Il consiglio comunale di Giulianova, purtroppo, non è interamente antifascista

consiglio comunale giulianovaIeri il nostro gruppo consiliare, raccogliendo l’invito dell’ANPI provinciale e di tutte le forze democratiche e antifasciste presenti in città, ha proposto al consiglio comunale di Giulianova il seguente Ordine del giorno: “Le forze democratiche e antifasciste presenti in consiglio comunale, sulla base dei principi costituzionali, chiedono le dimissioni del presidente del consiglio comunale di Giulianova Paolo Vasanella”.

Come tutti sanno Vasanella in occasione del 25 Aprile ha rilasciato dichiarazioni inaccettabili per qualsiasi sincero democratico, affermando che la Festa della Liberazione è divisiva, semina odio, discordia e non rappresenta l’intero Paese, e mettendo in discussione il significato autentico della Resistenza e del 25 Aprile, data fondativa della Repubblica Italiana presidiata dalla Costituzione democratica e antifascista.

Alla fine del surreale e sconcertante dibattito – le cose dette tendevano a fuorviare il tema, vere prese di distanza non ci sono state o sono state tiepide - abbiamo provato una forte indignazione e una grande amarezza per le parole dette dai vari consiglieri di maggioranza e dal sindaco, il quale  peraltro vanta in continuazione di essere tesserato dell’ANPI (Associazione Nazionale Partigiani).

Non solo non hanno sostenuto la richiesta delle dimissioni, ma addirittura hanno affermato che Vasanella ha espresso legittimamente il suo pensiero, dimenticando che chi riveste il ruolo di massimo rappresentante del consiglio comunale deve essere indubitabilmente antifascista e che, in considerazione del ruolo che ricopre, deve prestare molta attenzione a ciò che dice, anche fuori dalla sede istituzionale.
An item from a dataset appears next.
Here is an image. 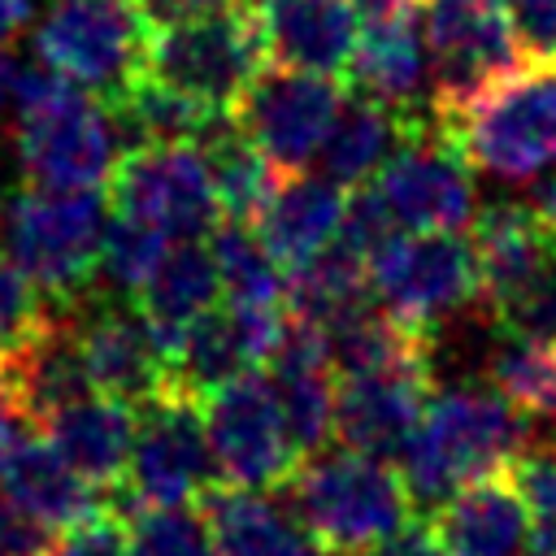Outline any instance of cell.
Returning a JSON list of instances; mask_svg holds the SVG:
<instances>
[{"label": "cell", "instance_id": "obj_1", "mask_svg": "<svg viewBox=\"0 0 556 556\" xmlns=\"http://www.w3.org/2000/svg\"><path fill=\"white\" fill-rule=\"evenodd\" d=\"M530 426L517 404H508L495 387H456L426 400L413 434L395 452L404 491L417 508L434 513L465 482L508 469L526 452Z\"/></svg>", "mask_w": 556, "mask_h": 556}, {"label": "cell", "instance_id": "obj_2", "mask_svg": "<svg viewBox=\"0 0 556 556\" xmlns=\"http://www.w3.org/2000/svg\"><path fill=\"white\" fill-rule=\"evenodd\" d=\"M287 486L304 534L321 552L365 556L413 517L400 469L352 447L313 452V460L304 456Z\"/></svg>", "mask_w": 556, "mask_h": 556}, {"label": "cell", "instance_id": "obj_3", "mask_svg": "<svg viewBox=\"0 0 556 556\" xmlns=\"http://www.w3.org/2000/svg\"><path fill=\"white\" fill-rule=\"evenodd\" d=\"M104 222L109 204L96 191L26 187L4 213V256L65 313L96 291Z\"/></svg>", "mask_w": 556, "mask_h": 556}, {"label": "cell", "instance_id": "obj_4", "mask_svg": "<svg viewBox=\"0 0 556 556\" xmlns=\"http://www.w3.org/2000/svg\"><path fill=\"white\" fill-rule=\"evenodd\" d=\"M269 65L252 4H230L200 22H182L148 35L143 74L182 91L213 117L230 122L243 91Z\"/></svg>", "mask_w": 556, "mask_h": 556}, {"label": "cell", "instance_id": "obj_5", "mask_svg": "<svg viewBox=\"0 0 556 556\" xmlns=\"http://www.w3.org/2000/svg\"><path fill=\"white\" fill-rule=\"evenodd\" d=\"M469 169L534 178L556 165V65L521 70L482 91L460 117L434 126Z\"/></svg>", "mask_w": 556, "mask_h": 556}, {"label": "cell", "instance_id": "obj_6", "mask_svg": "<svg viewBox=\"0 0 556 556\" xmlns=\"http://www.w3.org/2000/svg\"><path fill=\"white\" fill-rule=\"evenodd\" d=\"M421 39L430 52V122L447 126L482 91L530 70L495 0H421Z\"/></svg>", "mask_w": 556, "mask_h": 556}, {"label": "cell", "instance_id": "obj_7", "mask_svg": "<svg viewBox=\"0 0 556 556\" xmlns=\"http://www.w3.org/2000/svg\"><path fill=\"white\" fill-rule=\"evenodd\" d=\"M369 295L387 317L434 334L478 300V261L465 230H400L369 256Z\"/></svg>", "mask_w": 556, "mask_h": 556}, {"label": "cell", "instance_id": "obj_8", "mask_svg": "<svg viewBox=\"0 0 556 556\" xmlns=\"http://www.w3.org/2000/svg\"><path fill=\"white\" fill-rule=\"evenodd\" d=\"M148 35L130 0H52L35 26V52L109 104L143 74Z\"/></svg>", "mask_w": 556, "mask_h": 556}, {"label": "cell", "instance_id": "obj_9", "mask_svg": "<svg viewBox=\"0 0 556 556\" xmlns=\"http://www.w3.org/2000/svg\"><path fill=\"white\" fill-rule=\"evenodd\" d=\"M217 478L243 491H282L300 469V447L287 434L278 395L265 369H248L200 400Z\"/></svg>", "mask_w": 556, "mask_h": 556}, {"label": "cell", "instance_id": "obj_10", "mask_svg": "<svg viewBox=\"0 0 556 556\" xmlns=\"http://www.w3.org/2000/svg\"><path fill=\"white\" fill-rule=\"evenodd\" d=\"M113 213L135 217L165 239H204L222 222L208 156L200 143H135L109 174Z\"/></svg>", "mask_w": 556, "mask_h": 556}, {"label": "cell", "instance_id": "obj_11", "mask_svg": "<svg viewBox=\"0 0 556 556\" xmlns=\"http://www.w3.org/2000/svg\"><path fill=\"white\" fill-rule=\"evenodd\" d=\"M343 100H348L343 78L269 61L256 74V83L243 91L230 122L269 156L278 174H304V165H313V156L321 152Z\"/></svg>", "mask_w": 556, "mask_h": 556}, {"label": "cell", "instance_id": "obj_12", "mask_svg": "<svg viewBox=\"0 0 556 556\" xmlns=\"http://www.w3.org/2000/svg\"><path fill=\"white\" fill-rule=\"evenodd\" d=\"M217 478L200 400L182 391H161L135 408V447L126 465V500L130 504H191Z\"/></svg>", "mask_w": 556, "mask_h": 556}, {"label": "cell", "instance_id": "obj_13", "mask_svg": "<svg viewBox=\"0 0 556 556\" xmlns=\"http://www.w3.org/2000/svg\"><path fill=\"white\" fill-rule=\"evenodd\" d=\"M17 165L30 187L96 191L117 165V122L87 87L17 117Z\"/></svg>", "mask_w": 556, "mask_h": 556}, {"label": "cell", "instance_id": "obj_14", "mask_svg": "<svg viewBox=\"0 0 556 556\" xmlns=\"http://www.w3.org/2000/svg\"><path fill=\"white\" fill-rule=\"evenodd\" d=\"M395 230H469L478 217V187L460 152L434 130H413L365 182Z\"/></svg>", "mask_w": 556, "mask_h": 556}, {"label": "cell", "instance_id": "obj_15", "mask_svg": "<svg viewBox=\"0 0 556 556\" xmlns=\"http://www.w3.org/2000/svg\"><path fill=\"white\" fill-rule=\"evenodd\" d=\"M87 382L96 395L122 400V404H148L169 382V361L148 326V317L135 304L87 295L74 308H65Z\"/></svg>", "mask_w": 556, "mask_h": 556}, {"label": "cell", "instance_id": "obj_16", "mask_svg": "<svg viewBox=\"0 0 556 556\" xmlns=\"http://www.w3.org/2000/svg\"><path fill=\"white\" fill-rule=\"evenodd\" d=\"M430 400V365H395L334 378V439L352 452L395 460Z\"/></svg>", "mask_w": 556, "mask_h": 556}, {"label": "cell", "instance_id": "obj_17", "mask_svg": "<svg viewBox=\"0 0 556 556\" xmlns=\"http://www.w3.org/2000/svg\"><path fill=\"white\" fill-rule=\"evenodd\" d=\"M274 65L348 78L356 48V9L348 0H252Z\"/></svg>", "mask_w": 556, "mask_h": 556}, {"label": "cell", "instance_id": "obj_18", "mask_svg": "<svg viewBox=\"0 0 556 556\" xmlns=\"http://www.w3.org/2000/svg\"><path fill=\"white\" fill-rule=\"evenodd\" d=\"M0 491L9 500H17L35 521H43L48 530H65L83 517H91L96 508L109 504V495H100L96 482H87L56 447L52 439L39 430H17L4 447H0Z\"/></svg>", "mask_w": 556, "mask_h": 556}, {"label": "cell", "instance_id": "obj_19", "mask_svg": "<svg viewBox=\"0 0 556 556\" xmlns=\"http://www.w3.org/2000/svg\"><path fill=\"white\" fill-rule=\"evenodd\" d=\"M469 243L478 261V300L491 313L508 308L556 265V243L526 204H491L478 213Z\"/></svg>", "mask_w": 556, "mask_h": 556}, {"label": "cell", "instance_id": "obj_20", "mask_svg": "<svg viewBox=\"0 0 556 556\" xmlns=\"http://www.w3.org/2000/svg\"><path fill=\"white\" fill-rule=\"evenodd\" d=\"M426 74H430V61H426V39H421V4L395 17L365 22L352 48V65H348L352 91L404 117H421L417 104L426 100Z\"/></svg>", "mask_w": 556, "mask_h": 556}, {"label": "cell", "instance_id": "obj_21", "mask_svg": "<svg viewBox=\"0 0 556 556\" xmlns=\"http://www.w3.org/2000/svg\"><path fill=\"white\" fill-rule=\"evenodd\" d=\"M430 526L456 556H517L526 543V500L513 482V465L452 491Z\"/></svg>", "mask_w": 556, "mask_h": 556}, {"label": "cell", "instance_id": "obj_22", "mask_svg": "<svg viewBox=\"0 0 556 556\" xmlns=\"http://www.w3.org/2000/svg\"><path fill=\"white\" fill-rule=\"evenodd\" d=\"M348 213V195L343 187H334L330 178H308V174H287L274 195L265 200V208L256 213L252 230L256 239L269 248V256L282 269L304 265L308 256H317L343 226Z\"/></svg>", "mask_w": 556, "mask_h": 556}, {"label": "cell", "instance_id": "obj_23", "mask_svg": "<svg viewBox=\"0 0 556 556\" xmlns=\"http://www.w3.org/2000/svg\"><path fill=\"white\" fill-rule=\"evenodd\" d=\"M39 430L100 491H113L126 482V465H130V447H135V404L91 391L65 408H56Z\"/></svg>", "mask_w": 556, "mask_h": 556}, {"label": "cell", "instance_id": "obj_24", "mask_svg": "<svg viewBox=\"0 0 556 556\" xmlns=\"http://www.w3.org/2000/svg\"><path fill=\"white\" fill-rule=\"evenodd\" d=\"M222 295V278H217V261L200 239H174L165 248V256L156 261V269L148 274V282L135 291V308L148 317L165 361L174 356L182 330L208 313Z\"/></svg>", "mask_w": 556, "mask_h": 556}, {"label": "cell", "instance_id": "obj_25", "mask_svg": "<svg viewBox=\"0 0 556 556\" xmlns=\"http://www.w3.org/2000/svg\"><path fill=\"white\" fill-rule=\"evenodd\" d=\"M200 513L213 534V556H313V539L265 491L213 482L200 495Z\"/></svg>", "mask_w": 556, "mask_h": 556}, {"label": "cell", "instance_id": "obj_26", "mask_svg": "<svg viewBox=\"0 0 556 556\" xmlns=\"http://www.w3.org/2000/svg\"><path fill=\"white\" fill-rule=\"evenodd\" d=\"M421 126H426L421 117H404V113L356 91L352 100H343V109H339V117H334L321 152H317L321 178H330L343 191L365 187L378 174V165Z\"/></svg>", "mask_w": 556, "mask_h": 556}, {"label": "cell", "instance_id": "obj_27", "mask_svg": "<svg viewBox=\"0 0 556 556\" xmlns=\"http://www.w3.org/2000/svg\"><path fill=\"white\" fill-rule=\"evenodd\" d=\"M109 113L117 126L135 130V143H204L222 126V117H213L208 109L148 74L122 87L109 100Z\"/></svg>", "mask_w": 556, "mask_h": 556}, {"label": "cell", "instance_id": "obj_28", "mask_svg": "<svg viewBox=\"0 0 556 556\" xmlns=\"http://www.w3.org/2000/svg\"><path fill=\"white\" fill-rule=\"evenodd\" d=\"M204 156H208V174H213V191L222 204V217L230 222H256V213L265 208V200L274 195V187L287 178L269 165V156L235 126L222 122L208 139H204Z\"/></svg>", "mask_w": 556, "mask_h": 556}, {"label": "cell", "instance_id": "obj_29", "mask_svg": "<svg viewBox=\"0 0 556 556\" xmlns=\"http://www.w3.org/2000/svg\"><path fill=\"white\" fill-rule=\"evenodd\" d=\"M208 252L217 261V278L230 304H282L287 269L269 256V248L256 239L248 222L222 217L208 230Z\"/></svg>", "mask_w": 556, "mask_h": 556}, {"label": "cell", "instance_id": "obj_30", "mask_svg": "<svg viewBox=\"0 0 556 556\" xmlns=\"http://www.w3.org/2000/svg\"><path fill=\"white\" fill-rule=\"evenodd\" d=\"M486 378L526 417L552 413L556 408V339L504 330L500 348L491 352Z\"/></svg>", "mask_w": 556, "mask_h": 556}, {"label": "cell", "instance_id": "obj_31", "mask_svg": "<svg viewBox=\"0 0 556 556\" xmlns=\"http://www.w3.org/2000/svg\"><path fill=\"white\" fill-rule=\"evenodd\" d=\"M109 504L126 521V556H213L204 513H187V504H130L122 486L109 491Z\"/></svg>", "mask_w": 556, "mask_h": 556}, {"label": "cell", "instance_id": "obj_32", "mask_svg": "<svg viewBox=\"0 0 556 556\" xmlns=\"http://www.w3.org/2000/svg\"><path fill=\"white\" fill-rule=\"evenodd\" d=\"M174 239H165L161 230L135 222V217H122L113 213L104 222V239H100V261H96V282L113 287L117 295H135L148 274L156 269V261L165 256Z\"/></svg>", "mask_w": 556, "mask_h": 556}, {"label": "cell", "instance_id": "obj_33", "mask_svg": "<svg viewBox=\"0 0 556 556\" xmlns=\"http://www.w3.org/2000/svg\"><path fill=\"white\" fill-rule=\"evenodd\" d=\"M513 482L526 500V543L534 556H556V447L521 452L513 460Z\"/></svg>", "mask_w": 556, "mask_h": 556}, {"label": "cell", "instance_id": "obj_34", "mask_svg": "<svg viewBox=\"0 0 556 556\" xmlns=\"http://www.w3.org/2000/svg\"><path fill=\"white\" fill-rule=\"evenodd\" d=\"M48 321L52 313L43 308L39 287L9 256H0V365L13 361Z\"/></svg>", "mask_w": 556, "mask_h": 556}, {"label": "cell", "instance_id": "obj_35", "mask_svg": "<svg viewBox=\"0 0 556 556\" xmlns=\"http://www.w3.org/2000/svg\"><path fill=\"white\" fill-rule=\"evenodd\" d=\"M530 70L556 65V0H495Z\"/></svg>", "mask_w": 556, "mask_h": 556}, {"label": "cell", "instance_id": "obj_36", "mask_svg": "<svg viewBox=\"0 0 556 556\" xmlns=\"http://www.w3.org/2000/svg\"><path fill=\"white\" fill-rule=\"evenodd\" d=\"M43 556H126V521L113 504L52 534Z\"/></svg>", "mask_w": 556, "mask_h": 556}, {"label": "cell", "instance_id": "obj_37", "mask_svg": "<svg viewBox=\"0 0 556 556\" xmlns=\"http://www.w3.org/2000/svg\"><path fill=\"white\" fill-rule=\"evenodd\" d=\"M495 321H500L504 330H517V334L556 339V265H552L526 295H517L508 308H500Z\"/></svg>", "mask_w": 556, "mask_h": 556}, {"label": "cell", "instance_id": "obj_38", "mask_svg": "<svg viewBox=\"0 0 556 556\" xmlns=\"http://www.w3.org/2000/svg\"><path fill=\"white\" fill-rule=\"evenodd\" d=\"M56 530L35 521L17 500L0 491V556H43Z\"/></svg>", "mask_w": 556, "mask_h": 556}, {"label": "cell", "instance_id": "obj_39", "mask_svg": "<svg viewBox=\"0 0 556 556\" xmlns=\"http://www.w3.org/2000/svg\"><path fill=\"white\" fill-rule=\"evenodd\" d=\"M143 17L148 30H169V26H182V22H200L208 13H222L230 4H243V0H130Z\"/></svg>", "mask_w": 556, "mask_h": 556}, {"label": "cell", "instance_id": "obj_40", "mask_svg": "<svg viewBox=\"0 0 556 556\" xmlns=\"http://www.w3.org/2000/svg\"><path fill=\"white\" fill-rule=\"evenodd\" d=\"M374 556H456L439 534H434V526L426 521V526H400L391 539H382L378 547H374Z\"/></svg>", "mask_w": 556, "mask_h": 556}, {"label": "cell", "instance_id": "obj_41", "mask_svg": "<svg viewBox=\"0 0 556 556\" xmlns=\"http://www.w3.org/2000/svg\"><path fill=\"white\" fill-rule=\"evenodd\" d=\"M521 204L534 213V222H539V226L547 230V239L556 243V165L539 169V178H534V187L526 191Z\"/></svg>", "mask_w": 556, "mask_h": 556}, {"label": "cell", "instance_id": "obj_42", "mask_svg": "<svg viewBox=\"0 0 556 556\" xmlns=\"http://www.w3.org/2000/svg\"><path fill=\"white\" fill-rule=\"evenodd\" d=\"M35 0H0V43H9L26 22H30Z\"/></svg>", "mask_w": 556, "mask_h": 556}, {"label": "cell", "instance_id": "obj_43", "mask_svg": "<svg viewBox=\"0 0 556 556\" xmlns=\"http://www.w3.org/2000/svg\"><path fill=\"white\" fill-rule=\"evenodd\" d=\"M348 4L356 9V17L378 22V17H395V13H404V9H417L421 0H348Z\"/></svg>", "mask_w": 556, "mask_h": 556}, {"label": "cell", "instance_id": "obj_44", "mask_svg": "<svg viewBox=\"0 0 556 556\" xmlns=\"http://www.w3.org/2000/svg\"><path fill=\"white\" fill-rule=\"evenodd\" d=\"M17 430H26V421H22V413L13 408V400L0 391V447H4V443H9Z\"/></svg>", "mask_w": 556, "mask_h": 556}, {"label": "cell", "instance_id": "obj_45", "mask_svg": "<svg viewBox=\"0 0 556 556\" xmlns=\"http://www.w3.org/2000/svg\"><path fill=\"white\" fill-rule=\"evenodd\" d=\"M13 78H17V74H13V61H9L4 52H0V100H4L9 91H13Z\"/></svg>", "mask_w": 556, "mask_h": 556}, {"label": "cell", "instance_id": "obj_46", "mask_svg": "<svg viewBox=\"0 0 556 556\" xmlns=\"http://www.w3.org/2000/svg\"><path fill=\"white\" fill-rule=\"evenodd\" d=\"M543 417L552 421V447H556V408H552V413H543Z\"/></svg>", "mask_w": 556, "mask_h": 556}, {"label": "cell", "instance_id": "obj_47", "mask_svg": "<svg viewBox=\"0 0 556 556\" xmlns=\"http://www.w3.org/2000/svg\"><path fill=\"white\" fill-rule=\"evenodd\" d=\"M326 556H343V552H326Z\"/></svg>", "mask_w": 556, "mask_h": 556}, {"label": "cell", "instance_id": "obj_48", "mask_svg": "<svg viewBox=\"0 0 556 556\" xmlns=\"http://www.w3.org/2000/svg\"><path fill=\"white\" fill-rule=\"evenodd\" d=\"M0 208H4V195H0Z\"/></svg>", "mask_w": 556, "mask_h": 556}, {"label": "cell", "instance_id": "obj_49", "mask_svg": "<svg viewBox=\"0 0 556 556\" xmlns=\"http://www.w3.org/2000/svg\"><path fill=\"white\" fill-rule=\"evenodd\" d=\"M243 4H252V0H243Z\"/></svg>", "mask_w": 556, "mask_h": 556}]
</instances>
Addolora molto il dover constatare che in consiglio comunale, attualmente, non ci sia la consapevolezza - eccettuati i tre consiglieri del Cittadino Governante - che per stare nelle istituzioni occorra possedere i fondamentali della cultura politica e fra questi ci sono senz’altro i principi e i valori della Costituzione che vanno rispettati sempre con parole ed atti.

E, ovviamente, non bastano dichiarazioni di facciata per salvare le apparenze, occorre essere conseguenti: se si è antifascisti lo si afferma e lo si pratica. In questo caso ciò avrebbe dovuto comportare in primo luogo una chiara dichiarazione di antifascismo e poi la destituzione del presidente del consiglio Paolo Vasanella.

Abbiamo, invece, assistito a trattamenti diversi da parte della maggioranza nei confronti di  Paesani e di Vasanella (che pur aveva fatto affermazioni ancora più gravi), e al  voltafaccia del consigliere Tribuiani che aveva annunciato voto favorevole: una vera farsa!

Una cosa è certa: il consiglio comunale di Giulianova non è antifascista, eccezion fatta per gli esponenti del Cittadino Governante.

Questo spiega come mai il 25 Aprile non è stato festeggiato dal Comune: l’unica iniziativa a Giulianova è stata quella unitaria promossa dal Cittadino Governante.

Il sindaco Costantini farebbe bene a riconsegnare la tessera dell’ANPI dopo quanto avvenuto ieri nella massima assise civica. E se lui non sentisse autonomamente questo dovere, farebbe bene l’ANPI a ritirargliela, perché l’ipocrisia e l’uso strumentale di una tessera così significativa è un insulto a chi ha combattuto per la libertà e la democrazia durante la Resistenza.